Consigne A —
Répondez aux questions suivantes d'après l'extrait sur l'imprimante HP :
(i) Quel modèle d'imprimante a été acheté ?
(ii) Quelle version du système est installée sur le Mac ?
(iii) De quelles façons l'ordinateur est-il connecté ?
Consigne B — Recopiez fidèlement l'extrait sur l'imprimante HP entre « Malheureusement, j'ai des » et « et de l'imprimante. », ces deux passages compris.
Consigne C — Poursuivez l'extrait sur l'imprimante HP à partir de sa dernière phrase.

Extrait —

★ ★ ★ ★

Est-ce que tu peux numeriser via ces méthodes 
http://h10025.www1.hp.com/ewfrf/wc/...03&cc=fr&dlc=fr&lang=fr&lc=fr&product=5058336


----------



## tdols (29 Juillet 2012)

Bonjour, 
Je viens d'acheter la nouvelle imprimante HP Photosmart 6510.
Malheureusement, j'ai des problèmes pour lancer une numérisation.
Après l'installation du programme fournit "HP utility" sur mon Mac (OS 10.7.4), je n'arrive toujours pas a scanner.
En effet, depuis l'imprimante, je sélectionne "numériser"; puis "numériser vers Ordinateur" et je reçois le message d'erreur suivant:
"Vérifiez que le logiciel d'imprimante est installé et que la numérisation vers l'ordinateur est activée via le logiciel d'imprimante".
Mon ordinateur est connecté correctement par cable USB et  WIFI.
Je peux imprimer mais la numérisation reste impossible, ceci, malgré un redémarage de l'ordi et de l'imprimante.

★ ★ ★ ★

Liste des données —
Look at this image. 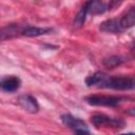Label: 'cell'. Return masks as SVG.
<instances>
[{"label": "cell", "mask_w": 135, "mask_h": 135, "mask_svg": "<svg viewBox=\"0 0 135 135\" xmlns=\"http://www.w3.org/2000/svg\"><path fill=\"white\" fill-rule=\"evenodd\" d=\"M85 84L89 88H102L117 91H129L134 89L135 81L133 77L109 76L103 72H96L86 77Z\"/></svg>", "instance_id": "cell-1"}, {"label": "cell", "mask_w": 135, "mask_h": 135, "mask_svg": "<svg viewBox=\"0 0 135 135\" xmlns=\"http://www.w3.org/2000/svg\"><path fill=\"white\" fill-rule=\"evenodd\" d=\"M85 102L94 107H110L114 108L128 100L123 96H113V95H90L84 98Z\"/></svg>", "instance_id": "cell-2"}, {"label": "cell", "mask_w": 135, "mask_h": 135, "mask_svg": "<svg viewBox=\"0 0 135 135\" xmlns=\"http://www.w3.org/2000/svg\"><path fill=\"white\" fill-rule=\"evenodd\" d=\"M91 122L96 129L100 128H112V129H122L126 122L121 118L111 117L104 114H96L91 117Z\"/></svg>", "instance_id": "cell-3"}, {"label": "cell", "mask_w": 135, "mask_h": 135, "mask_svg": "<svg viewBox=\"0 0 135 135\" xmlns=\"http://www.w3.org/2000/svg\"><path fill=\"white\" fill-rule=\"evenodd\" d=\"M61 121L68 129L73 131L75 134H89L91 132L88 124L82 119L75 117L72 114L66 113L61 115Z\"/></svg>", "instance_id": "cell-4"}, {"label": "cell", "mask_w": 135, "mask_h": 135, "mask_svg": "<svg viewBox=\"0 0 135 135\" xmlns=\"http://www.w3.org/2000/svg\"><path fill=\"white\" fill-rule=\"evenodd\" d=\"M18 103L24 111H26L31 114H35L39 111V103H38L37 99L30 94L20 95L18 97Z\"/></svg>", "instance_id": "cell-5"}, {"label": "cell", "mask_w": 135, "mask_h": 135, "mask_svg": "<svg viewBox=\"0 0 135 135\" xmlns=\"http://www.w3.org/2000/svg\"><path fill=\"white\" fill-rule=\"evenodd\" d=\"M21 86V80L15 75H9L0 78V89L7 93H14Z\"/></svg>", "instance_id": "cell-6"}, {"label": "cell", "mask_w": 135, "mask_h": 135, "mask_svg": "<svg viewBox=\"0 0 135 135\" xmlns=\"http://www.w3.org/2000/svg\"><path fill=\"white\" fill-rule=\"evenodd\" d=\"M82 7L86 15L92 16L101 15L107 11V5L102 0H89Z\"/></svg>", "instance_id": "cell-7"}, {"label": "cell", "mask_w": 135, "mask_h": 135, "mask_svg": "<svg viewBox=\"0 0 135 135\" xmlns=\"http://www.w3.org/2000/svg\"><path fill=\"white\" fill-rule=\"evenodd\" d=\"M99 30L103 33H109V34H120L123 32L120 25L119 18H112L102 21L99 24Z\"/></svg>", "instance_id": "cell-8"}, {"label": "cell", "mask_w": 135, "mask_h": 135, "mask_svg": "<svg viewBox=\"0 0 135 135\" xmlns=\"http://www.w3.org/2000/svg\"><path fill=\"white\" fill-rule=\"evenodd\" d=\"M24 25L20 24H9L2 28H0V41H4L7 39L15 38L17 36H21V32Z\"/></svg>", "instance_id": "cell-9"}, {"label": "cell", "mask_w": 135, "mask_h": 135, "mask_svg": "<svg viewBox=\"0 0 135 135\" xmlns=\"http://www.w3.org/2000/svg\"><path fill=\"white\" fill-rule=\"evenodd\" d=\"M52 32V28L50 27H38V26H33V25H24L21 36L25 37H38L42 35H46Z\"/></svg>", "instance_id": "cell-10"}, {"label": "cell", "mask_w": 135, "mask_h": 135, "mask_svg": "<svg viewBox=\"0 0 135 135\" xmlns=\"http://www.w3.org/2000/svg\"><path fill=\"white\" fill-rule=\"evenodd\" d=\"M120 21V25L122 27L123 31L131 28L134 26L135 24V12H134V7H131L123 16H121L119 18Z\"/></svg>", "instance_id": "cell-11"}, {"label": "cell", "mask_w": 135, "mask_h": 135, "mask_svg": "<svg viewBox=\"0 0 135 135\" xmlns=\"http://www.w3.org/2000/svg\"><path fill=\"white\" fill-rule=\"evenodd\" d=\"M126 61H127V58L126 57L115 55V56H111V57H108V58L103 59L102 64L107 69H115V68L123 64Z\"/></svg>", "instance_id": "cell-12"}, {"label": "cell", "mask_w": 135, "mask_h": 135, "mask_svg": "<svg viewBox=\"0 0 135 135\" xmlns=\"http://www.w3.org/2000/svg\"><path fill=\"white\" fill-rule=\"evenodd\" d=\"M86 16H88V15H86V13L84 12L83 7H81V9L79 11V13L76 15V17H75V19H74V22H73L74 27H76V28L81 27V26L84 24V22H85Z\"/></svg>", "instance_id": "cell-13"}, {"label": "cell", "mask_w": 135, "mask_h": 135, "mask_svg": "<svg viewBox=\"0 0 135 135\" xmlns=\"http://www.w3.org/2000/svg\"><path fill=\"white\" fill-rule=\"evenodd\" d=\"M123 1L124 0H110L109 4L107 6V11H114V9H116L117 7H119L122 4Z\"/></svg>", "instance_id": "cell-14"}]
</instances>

★ ★ ★ ★

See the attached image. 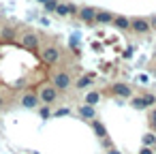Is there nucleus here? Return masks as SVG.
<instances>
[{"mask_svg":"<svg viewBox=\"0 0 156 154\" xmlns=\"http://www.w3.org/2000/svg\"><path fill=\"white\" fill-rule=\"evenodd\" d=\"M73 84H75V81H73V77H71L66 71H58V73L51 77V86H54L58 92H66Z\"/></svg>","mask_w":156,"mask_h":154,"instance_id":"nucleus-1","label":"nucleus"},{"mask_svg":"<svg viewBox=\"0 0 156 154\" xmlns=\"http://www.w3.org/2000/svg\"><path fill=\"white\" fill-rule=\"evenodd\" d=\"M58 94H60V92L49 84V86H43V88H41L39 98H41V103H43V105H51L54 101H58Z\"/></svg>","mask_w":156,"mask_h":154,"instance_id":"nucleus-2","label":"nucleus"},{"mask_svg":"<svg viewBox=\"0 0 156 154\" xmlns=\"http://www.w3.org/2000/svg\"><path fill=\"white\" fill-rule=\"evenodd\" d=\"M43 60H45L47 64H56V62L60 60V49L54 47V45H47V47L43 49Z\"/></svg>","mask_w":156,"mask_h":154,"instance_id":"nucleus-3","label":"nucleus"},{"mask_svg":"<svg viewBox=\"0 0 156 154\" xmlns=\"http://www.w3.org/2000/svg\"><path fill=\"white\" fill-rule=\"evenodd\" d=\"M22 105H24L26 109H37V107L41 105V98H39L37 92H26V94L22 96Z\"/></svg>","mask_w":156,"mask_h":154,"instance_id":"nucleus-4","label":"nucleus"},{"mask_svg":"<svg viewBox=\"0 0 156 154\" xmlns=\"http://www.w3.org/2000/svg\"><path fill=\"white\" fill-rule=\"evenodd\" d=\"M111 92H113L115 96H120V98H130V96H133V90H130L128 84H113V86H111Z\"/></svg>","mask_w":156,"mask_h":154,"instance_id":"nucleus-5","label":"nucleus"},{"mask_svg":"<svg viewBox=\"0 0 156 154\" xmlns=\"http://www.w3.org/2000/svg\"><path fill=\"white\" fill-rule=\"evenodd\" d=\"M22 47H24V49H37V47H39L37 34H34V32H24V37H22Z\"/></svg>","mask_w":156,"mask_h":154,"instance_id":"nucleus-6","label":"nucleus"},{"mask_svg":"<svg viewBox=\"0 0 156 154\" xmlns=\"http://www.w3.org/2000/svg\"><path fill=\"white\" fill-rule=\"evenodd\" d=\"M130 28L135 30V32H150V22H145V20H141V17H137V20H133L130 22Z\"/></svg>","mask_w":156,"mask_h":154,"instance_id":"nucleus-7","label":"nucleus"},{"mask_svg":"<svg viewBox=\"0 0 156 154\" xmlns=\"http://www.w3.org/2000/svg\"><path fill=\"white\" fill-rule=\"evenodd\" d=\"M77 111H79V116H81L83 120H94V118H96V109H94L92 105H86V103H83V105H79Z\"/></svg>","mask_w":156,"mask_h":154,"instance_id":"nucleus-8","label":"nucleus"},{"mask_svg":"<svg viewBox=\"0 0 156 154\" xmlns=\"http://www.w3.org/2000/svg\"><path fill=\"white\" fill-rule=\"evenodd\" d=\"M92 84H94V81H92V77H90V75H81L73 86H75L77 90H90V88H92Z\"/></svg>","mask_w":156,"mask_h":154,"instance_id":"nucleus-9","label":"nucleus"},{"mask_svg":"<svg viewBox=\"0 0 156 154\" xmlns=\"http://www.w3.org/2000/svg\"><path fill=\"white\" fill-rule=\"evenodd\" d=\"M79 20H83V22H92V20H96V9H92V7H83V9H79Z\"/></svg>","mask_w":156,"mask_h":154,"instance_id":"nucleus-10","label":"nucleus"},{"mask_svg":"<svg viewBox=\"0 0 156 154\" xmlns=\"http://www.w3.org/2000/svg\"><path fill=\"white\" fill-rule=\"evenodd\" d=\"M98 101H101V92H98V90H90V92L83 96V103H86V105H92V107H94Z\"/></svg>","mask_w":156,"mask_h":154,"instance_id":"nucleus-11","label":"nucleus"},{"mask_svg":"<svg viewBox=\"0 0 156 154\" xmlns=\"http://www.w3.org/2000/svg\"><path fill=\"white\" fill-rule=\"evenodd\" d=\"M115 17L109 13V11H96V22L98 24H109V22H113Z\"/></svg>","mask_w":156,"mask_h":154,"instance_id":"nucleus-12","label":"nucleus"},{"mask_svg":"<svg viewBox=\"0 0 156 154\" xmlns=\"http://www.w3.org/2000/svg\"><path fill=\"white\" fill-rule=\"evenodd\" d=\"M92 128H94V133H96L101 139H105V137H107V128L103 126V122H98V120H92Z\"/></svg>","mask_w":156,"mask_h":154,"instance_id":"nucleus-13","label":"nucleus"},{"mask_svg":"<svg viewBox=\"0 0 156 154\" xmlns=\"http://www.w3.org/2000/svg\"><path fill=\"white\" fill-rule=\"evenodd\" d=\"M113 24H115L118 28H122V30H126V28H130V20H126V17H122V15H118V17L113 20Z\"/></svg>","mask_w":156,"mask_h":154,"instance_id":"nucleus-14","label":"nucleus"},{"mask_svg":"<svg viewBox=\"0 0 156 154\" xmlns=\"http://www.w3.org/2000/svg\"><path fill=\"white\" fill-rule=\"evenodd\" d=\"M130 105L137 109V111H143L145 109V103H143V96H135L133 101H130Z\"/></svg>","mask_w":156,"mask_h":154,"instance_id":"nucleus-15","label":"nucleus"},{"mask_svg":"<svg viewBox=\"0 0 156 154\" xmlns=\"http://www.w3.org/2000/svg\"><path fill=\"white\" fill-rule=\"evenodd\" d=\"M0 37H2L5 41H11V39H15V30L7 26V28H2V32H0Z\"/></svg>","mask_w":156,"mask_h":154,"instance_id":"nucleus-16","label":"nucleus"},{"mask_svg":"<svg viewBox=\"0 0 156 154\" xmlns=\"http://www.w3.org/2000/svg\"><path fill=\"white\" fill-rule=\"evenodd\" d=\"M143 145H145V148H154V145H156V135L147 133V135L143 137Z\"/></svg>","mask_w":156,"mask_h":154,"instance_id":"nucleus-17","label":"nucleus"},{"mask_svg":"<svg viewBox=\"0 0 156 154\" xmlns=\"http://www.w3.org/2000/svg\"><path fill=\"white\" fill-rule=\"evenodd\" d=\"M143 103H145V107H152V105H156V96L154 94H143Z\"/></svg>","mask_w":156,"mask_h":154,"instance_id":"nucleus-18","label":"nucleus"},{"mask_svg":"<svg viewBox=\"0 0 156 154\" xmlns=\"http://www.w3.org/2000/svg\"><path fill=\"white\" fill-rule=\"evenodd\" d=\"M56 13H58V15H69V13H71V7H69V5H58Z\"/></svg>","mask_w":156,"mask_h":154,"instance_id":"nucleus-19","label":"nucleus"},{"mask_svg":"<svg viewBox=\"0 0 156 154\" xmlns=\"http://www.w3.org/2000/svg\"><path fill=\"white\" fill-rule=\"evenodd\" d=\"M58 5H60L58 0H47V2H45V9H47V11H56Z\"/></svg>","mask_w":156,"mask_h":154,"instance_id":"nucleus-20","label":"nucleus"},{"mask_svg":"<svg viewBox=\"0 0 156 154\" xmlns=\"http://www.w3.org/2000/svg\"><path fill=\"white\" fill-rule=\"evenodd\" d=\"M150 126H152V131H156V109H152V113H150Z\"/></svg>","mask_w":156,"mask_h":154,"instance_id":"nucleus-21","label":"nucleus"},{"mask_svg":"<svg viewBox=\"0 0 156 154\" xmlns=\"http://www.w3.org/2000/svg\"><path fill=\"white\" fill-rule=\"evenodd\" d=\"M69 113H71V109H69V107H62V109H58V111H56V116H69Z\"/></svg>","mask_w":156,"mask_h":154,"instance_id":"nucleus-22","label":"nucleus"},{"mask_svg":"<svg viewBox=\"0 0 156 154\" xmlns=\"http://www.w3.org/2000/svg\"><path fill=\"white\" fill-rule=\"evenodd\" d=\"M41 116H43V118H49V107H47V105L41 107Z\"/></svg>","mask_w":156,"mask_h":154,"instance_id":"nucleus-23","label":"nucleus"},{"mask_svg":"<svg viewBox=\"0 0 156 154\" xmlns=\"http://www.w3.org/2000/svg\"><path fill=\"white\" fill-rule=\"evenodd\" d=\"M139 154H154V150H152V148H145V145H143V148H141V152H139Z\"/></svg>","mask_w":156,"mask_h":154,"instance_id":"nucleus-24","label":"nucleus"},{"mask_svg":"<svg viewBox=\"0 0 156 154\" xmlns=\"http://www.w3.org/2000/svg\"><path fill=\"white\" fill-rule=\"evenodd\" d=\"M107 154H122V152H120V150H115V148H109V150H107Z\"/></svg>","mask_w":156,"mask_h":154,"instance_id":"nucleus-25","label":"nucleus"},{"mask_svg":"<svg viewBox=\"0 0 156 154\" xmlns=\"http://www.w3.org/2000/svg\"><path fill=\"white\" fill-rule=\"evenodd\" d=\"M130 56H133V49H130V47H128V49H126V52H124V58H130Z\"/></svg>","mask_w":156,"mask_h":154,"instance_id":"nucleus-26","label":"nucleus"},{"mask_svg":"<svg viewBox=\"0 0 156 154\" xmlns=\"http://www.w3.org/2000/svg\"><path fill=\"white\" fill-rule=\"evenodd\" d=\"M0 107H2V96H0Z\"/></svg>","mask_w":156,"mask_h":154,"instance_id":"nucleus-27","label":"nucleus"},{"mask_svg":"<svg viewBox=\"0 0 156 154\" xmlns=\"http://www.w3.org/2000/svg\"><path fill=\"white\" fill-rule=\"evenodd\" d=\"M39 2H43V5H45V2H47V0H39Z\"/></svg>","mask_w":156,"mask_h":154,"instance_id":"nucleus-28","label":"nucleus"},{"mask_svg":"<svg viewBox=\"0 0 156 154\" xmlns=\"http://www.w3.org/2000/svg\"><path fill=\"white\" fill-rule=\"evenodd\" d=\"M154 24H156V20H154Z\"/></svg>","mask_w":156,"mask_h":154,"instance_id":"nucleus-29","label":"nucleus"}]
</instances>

★ ★ ★ ★

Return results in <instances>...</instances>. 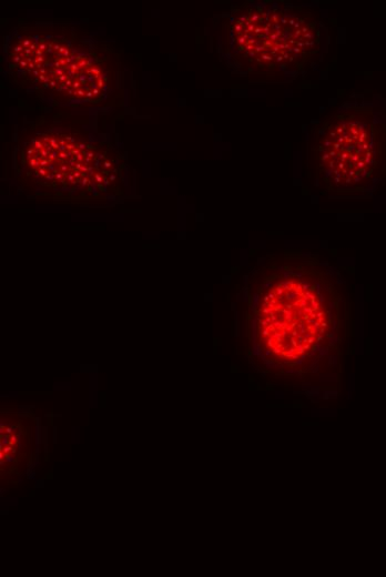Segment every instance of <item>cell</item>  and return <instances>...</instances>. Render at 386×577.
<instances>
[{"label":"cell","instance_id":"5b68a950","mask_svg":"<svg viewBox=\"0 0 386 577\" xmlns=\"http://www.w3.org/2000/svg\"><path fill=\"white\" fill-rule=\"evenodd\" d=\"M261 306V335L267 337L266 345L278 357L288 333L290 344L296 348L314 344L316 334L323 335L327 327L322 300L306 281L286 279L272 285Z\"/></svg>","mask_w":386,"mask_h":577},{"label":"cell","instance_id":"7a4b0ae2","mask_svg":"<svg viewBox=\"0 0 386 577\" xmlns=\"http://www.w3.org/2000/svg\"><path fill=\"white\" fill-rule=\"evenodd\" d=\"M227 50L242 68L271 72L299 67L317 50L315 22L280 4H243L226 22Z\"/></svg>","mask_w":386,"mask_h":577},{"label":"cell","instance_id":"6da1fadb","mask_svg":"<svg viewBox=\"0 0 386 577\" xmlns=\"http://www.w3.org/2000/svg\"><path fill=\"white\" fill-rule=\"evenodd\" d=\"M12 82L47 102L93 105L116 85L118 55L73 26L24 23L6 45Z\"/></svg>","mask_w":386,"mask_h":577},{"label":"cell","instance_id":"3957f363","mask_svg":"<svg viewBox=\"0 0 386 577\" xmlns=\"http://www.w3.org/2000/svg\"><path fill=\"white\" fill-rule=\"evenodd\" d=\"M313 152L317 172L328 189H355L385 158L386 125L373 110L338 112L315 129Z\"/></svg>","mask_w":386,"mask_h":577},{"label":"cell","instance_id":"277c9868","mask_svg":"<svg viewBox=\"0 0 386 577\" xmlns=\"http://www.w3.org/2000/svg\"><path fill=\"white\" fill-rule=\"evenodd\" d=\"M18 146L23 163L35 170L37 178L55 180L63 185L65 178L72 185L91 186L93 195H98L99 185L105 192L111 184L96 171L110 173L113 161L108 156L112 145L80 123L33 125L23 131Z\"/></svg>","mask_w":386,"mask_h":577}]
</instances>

★ ★ ★ ★

Corrigé A —
(i) La HP Photosmart 6510.
(ii) OS 10.7.4.
(iii) Par câble USB et par WIFI.

Corrigé B —
Malheureusement, j'ai des problèmes pour lancer une numérisation.
Après l'installation du programme fournit "HP utility" sur mon Mac (OS 10.7.4), je n'arrive toujours pas a scanner.
En effet, depuis l'imprimante, je sélectionne "numériser"; puis "numériser vers Ordinateur" et je reçois le message d'erreur suivant:
"Vérifiez que le logiciel d'imprimante est installé et que la numérisation vers l'ordinateur est activée via le logiciel d'imprimante".
Mon ordinateur est connecté correctement par cable USB et  WIFI.
Je peux imprimer mais la numérisation reste impossible, ceci, malgré un redémarage de l'ordi et de l'imprimante.

Corrigé C —
Des idées pour mon cas?

Merci d'avance pour votre aide!

Tdols


----------



## fromlok (6 Septembre 2012)

bonjour,
si ton problème n'est pas résolu (j'espère que ce n'est pas le cas), j'ai acheté cette imprimante et je n'ai pas employé le driver vendu avec, mais je suis allé le chercher sur le site de hp car mon imac "recrachait" le cd ;-), et tout fonctionne ok scanner copie et imprimante.


----------



## Damze (22 Septembre 2012)

J'ai le même soucis que vous avec cette p*** d'imprimante (pour ma part HP c'est terminé pour la suite sur tout les fronts).
Déjà la configuration réseau était complètement hasardeuse et fonctionnant 1 fois sur 15 (je pense + à a faute de la livebox qu'à l'imprimante certes mais ça n'empêche).
Problème sur mon iMac : l'imprimante était reconnu comme étant tout le temps hors-ligne, impossible d'imprimer à distance. 

Maintenant je peux imprimer à distance depuis l'iMac et le Mac mini en Wifi, mais ni le Mac, ni les pilotes HP et leurs logiciels ne savent que cette imprimante fais aussi scanner... Aucun scanner reconnu. 
Même en utilisant l'utilitaire fournit par HP seulement l'impression est prise en charge (et encore quand l'imprimante est détectée par l'ordinateur).
Si quelqu'un avait une astuce ou autre je suis preneur !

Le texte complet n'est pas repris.